***** Extract provided *****

Using AI to speed up the investigation into the communication between Shell and the Dutch government.
In light of the recently launched Special Interest Group of Applied Data Science at Utrecht University, the ASReview-team is organizing a hackathon to help Follow the Money (FTM).
In this blog post, you will read all about the background of the hackathon, the goals, and the tracks available for you to join!
As this is the first ASReview hackathon ever, let’s start with some information on what is meant with an ASReview hackathon. An ASReview hackathon is a collaborative event during which the organization team members and participants work together towards a certain objective.
This objective is often quite broad, so to make things more manageable the hackathon is split up into different tracks. Each track thus has a smaller, more practical objective with some very broad guidelines. The rest is completely up to you: Design awesome concepts and/or build code which could perhaps even be used in practice!

*****

* **What you will do**:
1) Answer these about the hackathon blog post, each on its own line marked to match:
(a) At which university was the Special Interest Group of Applied Data Science launched?
(b) Which organization is the hackathon meant to help?
(c) Why is the hackathon divided into tracks?
2) Turn the paragraph of the hackathon blog post that opens "This objective is often quite broad" into a short bulleted list that keeps its main facts.
3) Please carry the hackathon blog post on from its final sentence.

***** The data *****

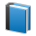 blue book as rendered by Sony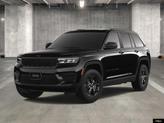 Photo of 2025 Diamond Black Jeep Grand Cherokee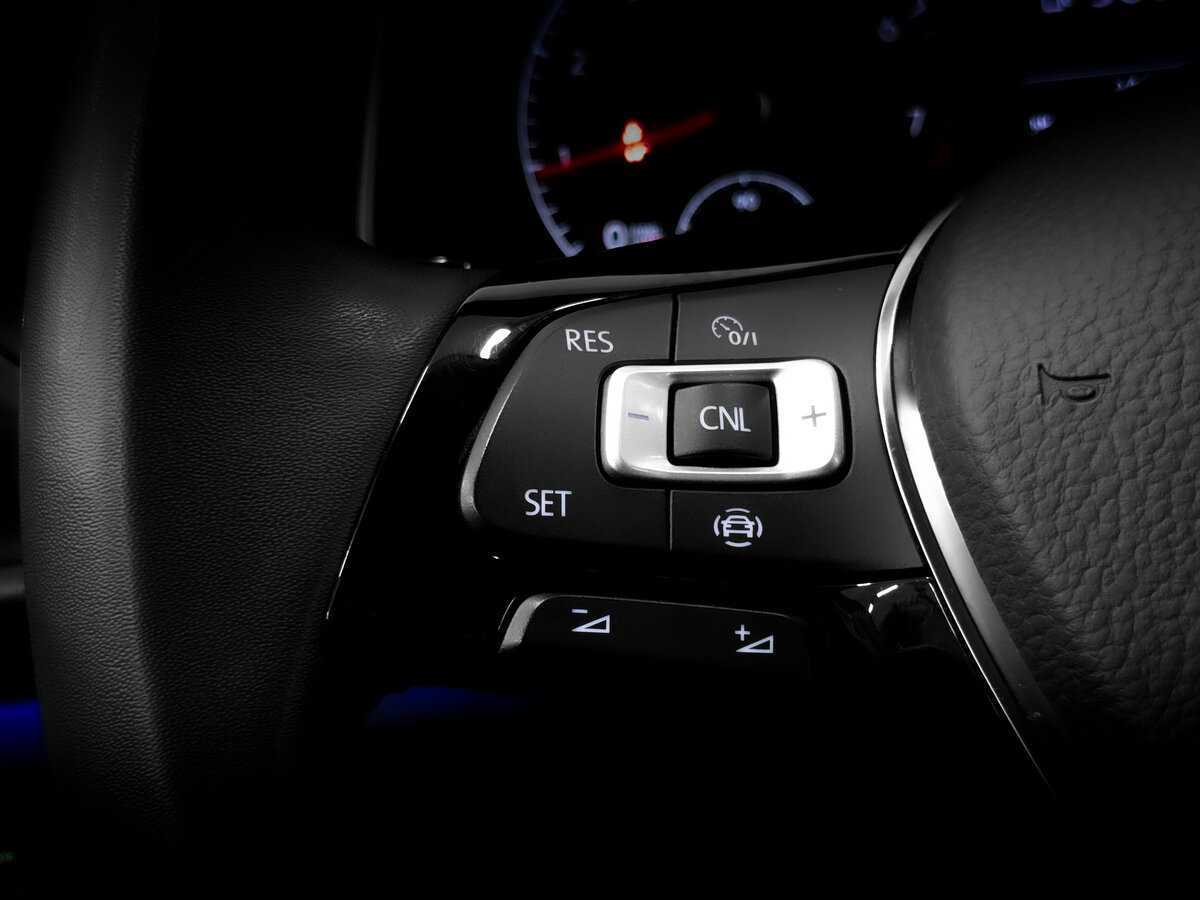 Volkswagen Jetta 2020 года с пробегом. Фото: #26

*****

* **Results for the exercise**:
1)
(a) Utrecht University
(b) Follow the Money (FTM)
(c) To make the often quite broad objective more manageable

2)
- The hackathon's objective is often broad, so it is split into tracks to keep it manageable.
- Each track has a smaller, more practical objective and very broad guidelines.
- Everything else is left to participants, who can design concepts and/or build code that might even be used in practice.

3)
One of the fundamental beliefs at ASReview is that research/science should be open and transparent. Therefore, any work created during an ASReview hackathon will be published under an open licence (MIT-licence). This way, if your work is deemed as the winner within your track, it could be implemented in ASReview or be published as a solution to attain the larger objective! Of course this also means that you will receive all the credits for your original work 🙂
The very first ASReview hackathon is focused on helping investigative journalism platform Follow the Money (FTM). FTM strives for justice and transparency in a world of scarce and unequally distributed riches, where everything is about money. By examining the flow of money, they scrutinize power and embedded societal problems while uncovering complex connections and offering solutions.
In the investigation of Shell Papers, there is a call for help to the general public to search through the papers for possible ties between multinational oil and gas company Shell and the Dutch government.
The Shell Papers are gathered through different so-called Wob-applications (Wet openbaarheid van bestuur – translates to Government Information (Public Access) Act). The Dutch government is requested to share information. So far, FTM has collected 2500 documents, consisting of 17000 pages. That’s a very long read, and it is only the first batch of documents: In total, around 150.000 documents are expected!
The Shell Papers (in Dutch) consist of emails, documents, WhatsApp messages, governmental decisions, and many more types of files, which are retrieved from several different counties in the Netherlands. In a nutshell, it contains a very large proportion of all communication between Shell and Dutch governmental institutions.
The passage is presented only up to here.